Deep learning has achieved remarkable successes under the assumption that training and test data are independently drawn from identical distributions (i.i.d.). However, in real-world scenarios, such assumptions are violated, leading to performance degradation when models encounter data from different distributions. Addressing OoD tasks requires understanding these variations between training and test environments. This paper identifies diversity shift, where test data introduces features not observed during training, and correlation shift, where training data includes spurious correlations not held in test data, as two critical aspects of OoD generalization.

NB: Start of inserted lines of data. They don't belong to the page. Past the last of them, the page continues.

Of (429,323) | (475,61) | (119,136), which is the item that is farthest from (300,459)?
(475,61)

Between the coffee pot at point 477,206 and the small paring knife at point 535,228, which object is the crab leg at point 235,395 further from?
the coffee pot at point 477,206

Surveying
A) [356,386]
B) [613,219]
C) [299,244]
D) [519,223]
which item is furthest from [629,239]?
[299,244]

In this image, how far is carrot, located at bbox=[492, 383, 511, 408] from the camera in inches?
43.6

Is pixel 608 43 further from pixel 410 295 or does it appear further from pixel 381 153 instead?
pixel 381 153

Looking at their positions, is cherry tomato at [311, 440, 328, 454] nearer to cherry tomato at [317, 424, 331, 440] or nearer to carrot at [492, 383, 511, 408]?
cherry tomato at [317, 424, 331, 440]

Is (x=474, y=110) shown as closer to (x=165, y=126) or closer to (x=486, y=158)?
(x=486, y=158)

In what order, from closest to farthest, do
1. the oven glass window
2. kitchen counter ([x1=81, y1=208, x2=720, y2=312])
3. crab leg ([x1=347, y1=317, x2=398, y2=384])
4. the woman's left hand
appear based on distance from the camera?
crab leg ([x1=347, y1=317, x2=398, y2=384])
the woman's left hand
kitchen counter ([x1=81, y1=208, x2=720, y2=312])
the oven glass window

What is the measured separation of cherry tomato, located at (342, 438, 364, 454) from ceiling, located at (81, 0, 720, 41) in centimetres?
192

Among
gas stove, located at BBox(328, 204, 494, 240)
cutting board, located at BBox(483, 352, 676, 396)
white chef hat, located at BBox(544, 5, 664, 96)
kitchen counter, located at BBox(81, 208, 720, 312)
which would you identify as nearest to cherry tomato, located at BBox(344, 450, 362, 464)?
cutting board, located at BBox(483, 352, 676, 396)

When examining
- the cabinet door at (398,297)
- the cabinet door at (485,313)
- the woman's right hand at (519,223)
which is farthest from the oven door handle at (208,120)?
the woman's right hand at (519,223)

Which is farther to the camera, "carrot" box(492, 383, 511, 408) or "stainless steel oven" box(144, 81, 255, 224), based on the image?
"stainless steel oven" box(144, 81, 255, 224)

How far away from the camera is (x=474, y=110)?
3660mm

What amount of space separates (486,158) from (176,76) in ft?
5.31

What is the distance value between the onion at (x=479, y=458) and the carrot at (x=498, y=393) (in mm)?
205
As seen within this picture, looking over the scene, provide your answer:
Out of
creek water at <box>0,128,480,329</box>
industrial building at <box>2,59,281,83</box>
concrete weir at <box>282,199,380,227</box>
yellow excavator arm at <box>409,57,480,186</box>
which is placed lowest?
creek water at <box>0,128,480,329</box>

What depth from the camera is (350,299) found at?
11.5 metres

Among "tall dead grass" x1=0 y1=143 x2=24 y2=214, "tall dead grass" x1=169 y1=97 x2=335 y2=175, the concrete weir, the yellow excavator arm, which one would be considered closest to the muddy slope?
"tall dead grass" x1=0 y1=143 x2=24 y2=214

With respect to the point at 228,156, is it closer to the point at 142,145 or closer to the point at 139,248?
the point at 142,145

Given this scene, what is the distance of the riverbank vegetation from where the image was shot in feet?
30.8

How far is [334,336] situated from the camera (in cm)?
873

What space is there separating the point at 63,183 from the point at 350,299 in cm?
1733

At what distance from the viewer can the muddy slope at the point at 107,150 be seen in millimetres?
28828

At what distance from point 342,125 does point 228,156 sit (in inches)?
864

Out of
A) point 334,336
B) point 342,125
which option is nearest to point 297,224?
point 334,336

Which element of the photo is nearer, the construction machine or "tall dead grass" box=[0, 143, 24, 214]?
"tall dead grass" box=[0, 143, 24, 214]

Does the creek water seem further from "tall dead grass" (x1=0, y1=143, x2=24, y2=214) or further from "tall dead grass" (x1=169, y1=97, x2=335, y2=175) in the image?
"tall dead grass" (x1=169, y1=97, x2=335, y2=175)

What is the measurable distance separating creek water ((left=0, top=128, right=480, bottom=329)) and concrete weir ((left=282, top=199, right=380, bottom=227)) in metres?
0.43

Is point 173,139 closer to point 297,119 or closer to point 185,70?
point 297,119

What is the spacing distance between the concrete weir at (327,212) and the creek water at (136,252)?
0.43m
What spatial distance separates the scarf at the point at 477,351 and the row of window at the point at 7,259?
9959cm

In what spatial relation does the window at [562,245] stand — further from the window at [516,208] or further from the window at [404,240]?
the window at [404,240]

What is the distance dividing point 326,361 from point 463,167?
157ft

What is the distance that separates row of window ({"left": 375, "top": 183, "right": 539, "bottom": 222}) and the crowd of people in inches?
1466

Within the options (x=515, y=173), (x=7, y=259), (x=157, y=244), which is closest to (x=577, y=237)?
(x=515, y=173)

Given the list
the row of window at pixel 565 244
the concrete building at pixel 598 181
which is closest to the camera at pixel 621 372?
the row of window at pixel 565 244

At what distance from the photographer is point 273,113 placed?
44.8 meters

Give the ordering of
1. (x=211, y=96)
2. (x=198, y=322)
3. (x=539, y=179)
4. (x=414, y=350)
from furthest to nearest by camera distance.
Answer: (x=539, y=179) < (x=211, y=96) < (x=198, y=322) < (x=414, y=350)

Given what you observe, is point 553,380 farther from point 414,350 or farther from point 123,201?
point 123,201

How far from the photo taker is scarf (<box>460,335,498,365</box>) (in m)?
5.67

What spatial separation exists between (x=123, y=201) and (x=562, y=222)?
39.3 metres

Quantification Methodology

The paper introduces a quantitative approach to measure diversity and correlation shift, leveraging feature extraction and environment classification. The method encompasses training a neural network to discriminate between environments, followed by a data analysis phase using kernel density estimation (KDE) over extracted features. Herein, the shift is defined numerically based on the differences in data distribution within distinct environment settings. This supervised approach allows the breakdown of seemingly related datasets, like ImageNet versus ImageNet-V2, clarifying their hidden distribution shifts quantitatively.

Benchmarking Attempts

The authors benchmark numerous existing algorithms using the developed estimation method across various datasets, some dominated by diversity shift and others by correlation shift. It reveals that most algorithms outperform traditional empirical risk minimization (ERM) techniques only under specific conditions depending on the type of shift. Notably, algorithms like Representation Self Challenging (RSC) and Maximum Mean Discrepancy (MMD) excel against ERM on datasets positioned by diversity shift, while Variance Risk Extrapolation (VREx) and Group Distributionally Robust Optimization (GroupDRO) yield better results in correlation shift scenarios.

Implications and Future Directions

This comprehensive paper implies that, for robust OoD generalization, algorithms should be evaluated on datasets exhibiting both diversity and correlation shifts, as various algorithms demonstrate differential strengths depending on these characteristics. Moreover, the paper suggests that future work should delve into the causal mechanisms causing distribution shifts. It also recommends designing datasets that incorporate subtle distribution shifts, aligning training with real-world data applications where shifts are more nuanced.

Computational and Theoretical Insights

The detailed experimental approach, backed by analysis based on neural tangent kernels, strengthens the reliability of the authors' partitioning and quantification strategy. They rigorously demonstrate the convergence properties and stability of uncovered features, reassuring that extracted features reliably represent the distribution shifts irrespective of network architecture.

Overall, the paper forwards substantial groundwork to dissect and address the intricacies of OoD generalization. By introducing OoD-Bench, the authors provide a standardized metric for evaluating generalization strategies with respect to nuanced data distribution attributes, enabling deeper insights into algorithmic performance under varying real-world conditions.